Marcela Fernández, representante de la vecinal del barrio, dialogó con el móvil de Veo Noticias y fue tajante sobre las dificultades cotidianas que padecen con la Línea 2. “Somos rehenes del transporte público”, sentenció la vecinalista, quien relató que los problemas de frecuencias y la falta de unidades de repuesto impactan directamente en las obligaciones laborales de los vecinos.
Como muestra de la gravedad del panorama, Fernández ejemplificó con un episodio reciente: “Antes de ayer, a las 7 de la mañana no entró el colectivo, recién mandaron uno a las 8 y después hasta las 11 no hubo ninguno”. Detalló que, si bien la empresa ahora avisa los cambios de horario a la vecinal para que sean difundidos, la realidad es que “se rompe un colectivo y pasa eso, se quedan sin servicio”. Esta situación empeora en época de clases, obligando a los usuarios a esperar largas horas tanto en Santa Fe como en Colastiné.

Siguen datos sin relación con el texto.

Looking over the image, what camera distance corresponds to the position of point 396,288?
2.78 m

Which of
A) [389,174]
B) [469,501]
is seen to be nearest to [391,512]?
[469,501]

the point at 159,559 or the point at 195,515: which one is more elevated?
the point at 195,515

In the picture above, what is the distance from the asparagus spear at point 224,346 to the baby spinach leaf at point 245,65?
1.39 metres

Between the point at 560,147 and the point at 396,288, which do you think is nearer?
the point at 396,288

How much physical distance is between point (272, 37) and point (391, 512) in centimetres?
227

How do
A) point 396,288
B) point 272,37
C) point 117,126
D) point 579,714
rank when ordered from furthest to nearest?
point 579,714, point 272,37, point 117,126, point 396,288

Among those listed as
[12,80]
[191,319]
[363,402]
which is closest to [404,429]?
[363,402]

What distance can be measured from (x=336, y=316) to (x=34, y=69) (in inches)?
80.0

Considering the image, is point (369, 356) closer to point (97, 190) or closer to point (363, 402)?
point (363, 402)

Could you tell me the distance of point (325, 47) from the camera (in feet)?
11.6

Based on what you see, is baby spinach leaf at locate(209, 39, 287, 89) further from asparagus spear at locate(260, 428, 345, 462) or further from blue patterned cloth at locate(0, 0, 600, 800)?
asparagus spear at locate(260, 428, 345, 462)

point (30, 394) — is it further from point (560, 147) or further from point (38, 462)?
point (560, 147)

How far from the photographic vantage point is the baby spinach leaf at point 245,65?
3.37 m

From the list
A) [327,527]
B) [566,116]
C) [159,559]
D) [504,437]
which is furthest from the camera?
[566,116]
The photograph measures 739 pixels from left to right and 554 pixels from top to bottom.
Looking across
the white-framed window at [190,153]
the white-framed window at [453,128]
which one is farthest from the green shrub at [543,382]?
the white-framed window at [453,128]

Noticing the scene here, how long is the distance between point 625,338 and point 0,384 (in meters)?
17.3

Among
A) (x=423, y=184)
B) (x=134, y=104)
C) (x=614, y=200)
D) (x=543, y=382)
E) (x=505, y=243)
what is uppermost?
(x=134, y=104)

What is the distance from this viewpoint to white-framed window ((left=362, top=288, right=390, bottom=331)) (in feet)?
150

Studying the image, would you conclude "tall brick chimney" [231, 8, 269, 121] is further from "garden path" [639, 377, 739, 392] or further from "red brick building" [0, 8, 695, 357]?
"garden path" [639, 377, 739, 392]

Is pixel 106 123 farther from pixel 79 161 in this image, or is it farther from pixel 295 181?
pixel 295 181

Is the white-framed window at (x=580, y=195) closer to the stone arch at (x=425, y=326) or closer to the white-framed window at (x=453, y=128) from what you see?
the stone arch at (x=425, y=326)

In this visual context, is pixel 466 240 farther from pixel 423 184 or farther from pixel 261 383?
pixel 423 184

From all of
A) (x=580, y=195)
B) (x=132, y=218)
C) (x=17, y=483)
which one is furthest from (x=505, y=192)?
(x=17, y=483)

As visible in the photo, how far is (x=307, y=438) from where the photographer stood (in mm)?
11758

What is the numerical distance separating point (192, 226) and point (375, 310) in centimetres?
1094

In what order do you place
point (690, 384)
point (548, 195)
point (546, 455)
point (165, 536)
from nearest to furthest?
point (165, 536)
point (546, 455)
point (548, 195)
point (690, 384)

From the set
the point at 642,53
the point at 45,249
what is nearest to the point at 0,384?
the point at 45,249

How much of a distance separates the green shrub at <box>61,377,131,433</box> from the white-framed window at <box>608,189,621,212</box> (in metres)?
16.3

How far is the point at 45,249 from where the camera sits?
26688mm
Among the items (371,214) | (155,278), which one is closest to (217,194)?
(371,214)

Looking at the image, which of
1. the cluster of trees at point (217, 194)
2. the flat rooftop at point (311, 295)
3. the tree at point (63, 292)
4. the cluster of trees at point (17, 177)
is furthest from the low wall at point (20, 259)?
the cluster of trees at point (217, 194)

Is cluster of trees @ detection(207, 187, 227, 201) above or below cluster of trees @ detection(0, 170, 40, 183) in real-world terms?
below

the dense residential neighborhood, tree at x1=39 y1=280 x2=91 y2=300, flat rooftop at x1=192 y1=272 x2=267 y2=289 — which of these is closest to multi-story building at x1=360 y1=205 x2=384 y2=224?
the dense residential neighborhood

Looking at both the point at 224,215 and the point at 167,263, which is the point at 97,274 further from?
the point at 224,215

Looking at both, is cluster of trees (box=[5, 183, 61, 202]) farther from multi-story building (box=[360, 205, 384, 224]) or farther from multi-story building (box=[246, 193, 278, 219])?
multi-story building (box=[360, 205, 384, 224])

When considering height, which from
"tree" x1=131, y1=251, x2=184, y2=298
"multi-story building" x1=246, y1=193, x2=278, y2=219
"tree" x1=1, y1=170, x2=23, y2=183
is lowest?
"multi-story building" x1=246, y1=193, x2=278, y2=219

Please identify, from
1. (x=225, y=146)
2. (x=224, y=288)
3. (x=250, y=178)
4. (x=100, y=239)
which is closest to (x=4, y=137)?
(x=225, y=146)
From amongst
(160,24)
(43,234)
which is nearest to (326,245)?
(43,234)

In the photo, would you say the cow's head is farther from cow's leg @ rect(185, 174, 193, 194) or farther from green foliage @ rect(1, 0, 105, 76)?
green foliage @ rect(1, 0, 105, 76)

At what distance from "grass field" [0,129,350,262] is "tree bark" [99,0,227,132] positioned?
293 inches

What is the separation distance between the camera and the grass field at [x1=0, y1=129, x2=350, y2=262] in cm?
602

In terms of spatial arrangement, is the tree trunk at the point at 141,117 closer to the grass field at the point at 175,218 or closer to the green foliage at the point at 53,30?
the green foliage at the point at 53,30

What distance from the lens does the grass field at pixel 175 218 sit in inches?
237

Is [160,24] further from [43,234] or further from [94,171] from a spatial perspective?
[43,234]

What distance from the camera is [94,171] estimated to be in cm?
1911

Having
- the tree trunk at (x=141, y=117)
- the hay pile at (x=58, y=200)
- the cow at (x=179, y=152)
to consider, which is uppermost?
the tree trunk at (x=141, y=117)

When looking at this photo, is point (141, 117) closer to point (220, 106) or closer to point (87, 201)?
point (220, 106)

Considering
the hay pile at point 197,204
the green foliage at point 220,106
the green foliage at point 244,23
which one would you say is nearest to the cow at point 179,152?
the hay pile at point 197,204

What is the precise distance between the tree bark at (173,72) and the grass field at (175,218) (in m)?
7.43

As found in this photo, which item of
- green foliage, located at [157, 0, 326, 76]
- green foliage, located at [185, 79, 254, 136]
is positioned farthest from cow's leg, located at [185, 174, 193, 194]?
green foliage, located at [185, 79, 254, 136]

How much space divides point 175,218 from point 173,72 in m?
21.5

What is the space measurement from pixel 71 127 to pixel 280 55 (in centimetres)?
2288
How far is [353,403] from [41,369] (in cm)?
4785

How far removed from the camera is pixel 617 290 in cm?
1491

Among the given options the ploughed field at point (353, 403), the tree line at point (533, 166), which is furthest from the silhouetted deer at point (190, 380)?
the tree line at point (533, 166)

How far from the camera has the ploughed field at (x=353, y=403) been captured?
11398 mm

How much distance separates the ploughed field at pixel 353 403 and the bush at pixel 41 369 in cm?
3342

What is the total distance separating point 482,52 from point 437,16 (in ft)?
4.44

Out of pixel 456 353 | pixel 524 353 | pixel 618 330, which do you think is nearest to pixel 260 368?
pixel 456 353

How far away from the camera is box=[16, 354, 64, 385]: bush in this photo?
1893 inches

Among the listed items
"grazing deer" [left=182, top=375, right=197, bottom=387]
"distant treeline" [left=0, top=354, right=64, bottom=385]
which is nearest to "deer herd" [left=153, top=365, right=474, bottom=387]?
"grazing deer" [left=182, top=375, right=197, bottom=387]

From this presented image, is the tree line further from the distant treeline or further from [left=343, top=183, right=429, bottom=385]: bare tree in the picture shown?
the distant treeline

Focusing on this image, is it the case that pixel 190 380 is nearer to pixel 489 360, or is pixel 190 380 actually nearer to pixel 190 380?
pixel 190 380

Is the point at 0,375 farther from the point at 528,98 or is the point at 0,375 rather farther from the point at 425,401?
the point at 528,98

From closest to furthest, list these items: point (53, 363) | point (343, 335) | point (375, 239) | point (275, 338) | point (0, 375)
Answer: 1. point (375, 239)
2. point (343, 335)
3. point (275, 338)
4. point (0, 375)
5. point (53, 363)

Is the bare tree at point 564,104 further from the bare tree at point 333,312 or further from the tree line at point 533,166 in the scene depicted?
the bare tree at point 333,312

Defensas desprotegidas y el peligro de los animales sueltos
Al persistente drama del transporte se le suma la preocupación ambiental y de infraestructura. Consultada sobre la preparación del barrio ante las alertas por el fenómeno de El Niño, la dirigente vecinal explicó que están en contacto con la Municipalidad para coordinar tareas de zanjeo y asegurar que el agua corra hacia la casa bomba.
Sin embargo, el verdadero temor radica en los terraplenes de defensa. “La preocupación nuestra es que hay muchas malezas que no nos dejan saber en qué lugar hay que reforzar o hay peligro”, advirtió Fernández.
A esto se suma un problema histórico de la zona: la presencia de ganado sobre las defensas. Según denunciaron, vacas y caballos que pertenecen a personas ajenas al barrio son trasladados a las zonas de bañados e islas y luego circulan sin control, destruyendo la tierra de los anillos de contención. “Los animales rompen un montón y no sabemos a quién recurrir. Podés llamar al 0800, a Los Pumas, pero las vacas y los caballos no son de la gente del barrio”, fustigó Fernández, recordando que la problemática también afecta a Colastiné Norte y a la Ruta Provincial 1.
A pesar de que el área de Gestión de Riesgo municipal se reunió con los vecinos para debatir los puntos de encuentro y los protocolos de emergencia, desde la vecinal aclararon que todavía no se coordinaron trabajos concretos sobre las defensas propiamente dichas.
Una insólita traba de la EPE en los desagües
Para completar el complejo escenario hídrico, la vecinalista expuso una desatención de meses que entorpece los desagües pluviales. Una firma contratista de la Empresa Provincial de la Energía (EPE) dejó abandonada una columna de media tensión dentro de una de las zanjas clave que conducen el agua hacia la estación de bombeo.
“Desde el mes de febrero que está colocada ahí. Los vecinos están intranquilos y toda la presión recae en la vecinal, porque somos el nexo con la Municipalidad y la Provincia”, concluyó Fernández, exigiendo el retiro inmediato de la estructura antes de que comiencen las lluvias fuertes.